Oil and Gas Methane Pollution: An Invisible Threat to Wildlife and An Economic Opportunity for Communities

Washington, DC – A new NWF report highlights how methane waste from the oil and gas sector is a threat to wildlife, but is also an economic opportunity for business and local residents if captured. Methane, the primary component of natural gas, is considered a climate super-pollutant because it has 80 times the potency of carbon dioxide in the near-term. It is a leading cause of climate change and a threat to wildlife and the outdoor economy. Methane emissions also represent a wasted energy resource that could otherwise be used to power American homes and generate royalty revenue on tribal and public lands. Methane is lost through venting, flaring, and leaks in oil and gas infrastructure. Further, through climate change, methane is polluting the atmosphere and eroding critical wildlife habitats while ushering in pests and invasive species, jeopardizing hunting, fishing, and the outdoor economy. With proper oversight this valuable resource could be powering 6.5 million homes and generating millions in revenue that could be invested back into wildlife-friendly infrastructure. Capturing this wasted resource is commonsense and straightforward solution to a serious problem.

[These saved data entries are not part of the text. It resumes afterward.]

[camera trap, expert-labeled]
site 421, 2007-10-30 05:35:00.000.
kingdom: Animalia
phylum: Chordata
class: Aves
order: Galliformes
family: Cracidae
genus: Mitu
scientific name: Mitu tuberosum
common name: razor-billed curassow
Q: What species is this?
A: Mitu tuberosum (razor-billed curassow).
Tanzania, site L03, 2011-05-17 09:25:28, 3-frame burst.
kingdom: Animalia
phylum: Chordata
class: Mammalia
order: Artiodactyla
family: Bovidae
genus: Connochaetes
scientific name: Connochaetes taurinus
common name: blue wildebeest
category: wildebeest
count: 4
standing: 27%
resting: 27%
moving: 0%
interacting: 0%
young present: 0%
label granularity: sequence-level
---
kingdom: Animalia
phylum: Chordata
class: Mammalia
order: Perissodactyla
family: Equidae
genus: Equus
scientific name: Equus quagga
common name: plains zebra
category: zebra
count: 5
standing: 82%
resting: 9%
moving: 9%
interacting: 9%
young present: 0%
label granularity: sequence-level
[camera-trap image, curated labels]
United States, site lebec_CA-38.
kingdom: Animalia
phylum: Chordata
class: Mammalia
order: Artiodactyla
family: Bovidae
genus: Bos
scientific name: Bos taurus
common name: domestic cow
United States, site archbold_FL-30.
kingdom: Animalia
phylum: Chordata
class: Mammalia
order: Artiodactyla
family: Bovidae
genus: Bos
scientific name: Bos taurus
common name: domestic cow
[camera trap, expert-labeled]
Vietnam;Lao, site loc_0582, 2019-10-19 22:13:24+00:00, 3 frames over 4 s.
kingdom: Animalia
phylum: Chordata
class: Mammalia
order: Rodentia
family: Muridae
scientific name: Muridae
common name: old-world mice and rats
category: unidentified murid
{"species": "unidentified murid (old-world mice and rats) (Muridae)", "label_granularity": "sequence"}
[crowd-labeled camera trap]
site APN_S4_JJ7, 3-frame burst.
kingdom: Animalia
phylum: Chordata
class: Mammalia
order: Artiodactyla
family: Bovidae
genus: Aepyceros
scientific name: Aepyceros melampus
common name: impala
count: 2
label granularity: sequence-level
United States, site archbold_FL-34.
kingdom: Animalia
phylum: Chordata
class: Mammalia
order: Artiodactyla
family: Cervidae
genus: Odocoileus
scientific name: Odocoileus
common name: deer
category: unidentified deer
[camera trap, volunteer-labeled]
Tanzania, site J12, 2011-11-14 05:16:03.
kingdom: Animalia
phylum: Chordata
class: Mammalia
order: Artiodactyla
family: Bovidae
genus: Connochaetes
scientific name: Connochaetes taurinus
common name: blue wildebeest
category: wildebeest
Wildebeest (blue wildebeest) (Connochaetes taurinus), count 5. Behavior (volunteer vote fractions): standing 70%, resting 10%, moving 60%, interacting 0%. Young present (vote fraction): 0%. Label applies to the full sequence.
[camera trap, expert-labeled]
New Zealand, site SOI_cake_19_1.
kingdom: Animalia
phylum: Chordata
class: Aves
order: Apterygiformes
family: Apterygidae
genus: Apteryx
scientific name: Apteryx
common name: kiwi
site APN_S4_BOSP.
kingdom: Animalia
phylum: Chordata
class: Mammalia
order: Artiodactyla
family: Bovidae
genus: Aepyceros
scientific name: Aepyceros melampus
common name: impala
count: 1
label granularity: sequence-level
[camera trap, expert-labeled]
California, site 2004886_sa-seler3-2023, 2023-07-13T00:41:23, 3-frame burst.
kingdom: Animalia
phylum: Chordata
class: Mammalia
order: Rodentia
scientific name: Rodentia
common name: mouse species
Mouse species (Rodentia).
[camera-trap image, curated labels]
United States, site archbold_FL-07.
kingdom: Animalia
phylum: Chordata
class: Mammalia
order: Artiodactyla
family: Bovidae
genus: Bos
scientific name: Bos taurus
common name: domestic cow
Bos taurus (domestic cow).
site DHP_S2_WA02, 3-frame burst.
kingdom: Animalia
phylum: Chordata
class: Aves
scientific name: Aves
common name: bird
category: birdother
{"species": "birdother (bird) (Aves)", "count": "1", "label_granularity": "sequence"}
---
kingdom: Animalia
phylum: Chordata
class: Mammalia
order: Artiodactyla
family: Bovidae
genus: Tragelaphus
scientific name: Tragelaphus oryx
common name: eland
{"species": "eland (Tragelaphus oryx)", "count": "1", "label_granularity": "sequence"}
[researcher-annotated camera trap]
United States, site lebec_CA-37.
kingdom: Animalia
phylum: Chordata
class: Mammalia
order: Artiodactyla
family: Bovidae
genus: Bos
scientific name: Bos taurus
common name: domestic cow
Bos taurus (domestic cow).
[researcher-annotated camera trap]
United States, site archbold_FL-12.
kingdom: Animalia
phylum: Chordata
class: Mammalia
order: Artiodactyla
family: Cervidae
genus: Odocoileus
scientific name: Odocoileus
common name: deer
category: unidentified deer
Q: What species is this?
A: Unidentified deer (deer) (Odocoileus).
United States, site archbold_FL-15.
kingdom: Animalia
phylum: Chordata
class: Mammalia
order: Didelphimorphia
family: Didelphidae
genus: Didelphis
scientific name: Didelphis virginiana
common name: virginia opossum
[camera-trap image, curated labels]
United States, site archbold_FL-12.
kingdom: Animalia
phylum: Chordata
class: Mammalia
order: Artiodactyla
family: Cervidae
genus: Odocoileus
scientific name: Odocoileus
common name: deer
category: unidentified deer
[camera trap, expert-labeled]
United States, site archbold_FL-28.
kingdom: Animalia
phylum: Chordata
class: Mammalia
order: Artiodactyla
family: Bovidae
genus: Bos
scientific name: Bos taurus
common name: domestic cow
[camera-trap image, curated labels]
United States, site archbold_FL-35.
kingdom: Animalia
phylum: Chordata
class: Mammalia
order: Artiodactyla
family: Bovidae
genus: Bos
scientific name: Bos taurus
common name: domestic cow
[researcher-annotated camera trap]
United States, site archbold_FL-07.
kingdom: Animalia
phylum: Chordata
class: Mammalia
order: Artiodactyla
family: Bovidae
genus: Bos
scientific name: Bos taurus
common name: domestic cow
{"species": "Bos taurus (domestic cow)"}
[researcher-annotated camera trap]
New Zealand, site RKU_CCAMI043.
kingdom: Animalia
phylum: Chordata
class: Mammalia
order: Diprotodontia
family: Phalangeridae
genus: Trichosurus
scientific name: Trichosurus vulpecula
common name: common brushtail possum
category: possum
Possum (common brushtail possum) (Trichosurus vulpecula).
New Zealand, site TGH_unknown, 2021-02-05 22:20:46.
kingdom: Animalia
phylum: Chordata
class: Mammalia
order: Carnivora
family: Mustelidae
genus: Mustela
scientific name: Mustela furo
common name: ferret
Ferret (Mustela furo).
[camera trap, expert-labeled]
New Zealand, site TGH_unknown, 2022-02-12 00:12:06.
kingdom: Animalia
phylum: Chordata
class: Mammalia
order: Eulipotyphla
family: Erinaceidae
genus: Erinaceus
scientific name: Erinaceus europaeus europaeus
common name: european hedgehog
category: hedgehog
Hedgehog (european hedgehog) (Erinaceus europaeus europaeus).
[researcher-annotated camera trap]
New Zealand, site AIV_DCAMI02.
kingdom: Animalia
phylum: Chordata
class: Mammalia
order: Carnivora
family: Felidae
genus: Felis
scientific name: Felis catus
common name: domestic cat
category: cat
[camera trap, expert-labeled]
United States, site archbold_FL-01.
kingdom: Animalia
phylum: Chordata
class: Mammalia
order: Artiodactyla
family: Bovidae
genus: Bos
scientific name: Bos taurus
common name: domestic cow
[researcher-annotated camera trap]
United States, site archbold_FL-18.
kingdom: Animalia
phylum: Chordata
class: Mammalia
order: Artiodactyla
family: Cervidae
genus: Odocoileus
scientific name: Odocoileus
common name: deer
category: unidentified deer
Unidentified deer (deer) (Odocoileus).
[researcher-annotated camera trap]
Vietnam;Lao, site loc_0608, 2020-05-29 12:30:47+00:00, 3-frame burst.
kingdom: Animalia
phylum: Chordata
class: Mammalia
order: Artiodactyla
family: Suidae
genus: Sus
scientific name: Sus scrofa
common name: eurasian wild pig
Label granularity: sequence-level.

“Capturing leaking methane emissions is important to the future of wildlife, noted Collin O’Mara, president and chief executive officer of the National Wildlife Federation. “Methane emissions are contributing to extreme weather, wildfires, and rising seas that all increasingly pose threats to wildlife and natural resources.  Fortunately, the Bureau of Land Management finalized a rule just yesterday to capture methane waste on federal and tribal lands, allowing more energy revenues to be invested in local communities. We applaud the Administration for taking this step for wildlife.”

Current climate threats to the outdoor recreation economy:

  • Cold weather-dependent moose are declining dramatically in northern states as milder winters fail to kill parasitic ticks, reducing hunting opportunities.
  • Trout streams in the West are becoming too warm in many months to support fishing, threatening key species like bull trout and cutthroat trout. For instance, bull trout, a popular game fish in Montana, are at risk of losing up to 92 percent of their suitable habitat.
  • The Indiana bat, which kills pests that damage agricultural production, could disappear from their maternal range (range used by female bats when raising their young) in the Cuyahoga National Park in the Northeast if warming trends continue.
  • Warmer, dryer summers and warmer, shorter winters in our National Parks are allowing mountain pine beetles to thrive and destroy vast swaths of publicly owned forests. This detracts from American’s outdoor experience in cherished national parks and reduces tourism-related income in surrounding communities.
  • A massive fish kill has recently broken out in the Yellowstone River in part because waters were too warm and shallow, forcing authorities to close the river to fishing and water recreation during the peak summer season.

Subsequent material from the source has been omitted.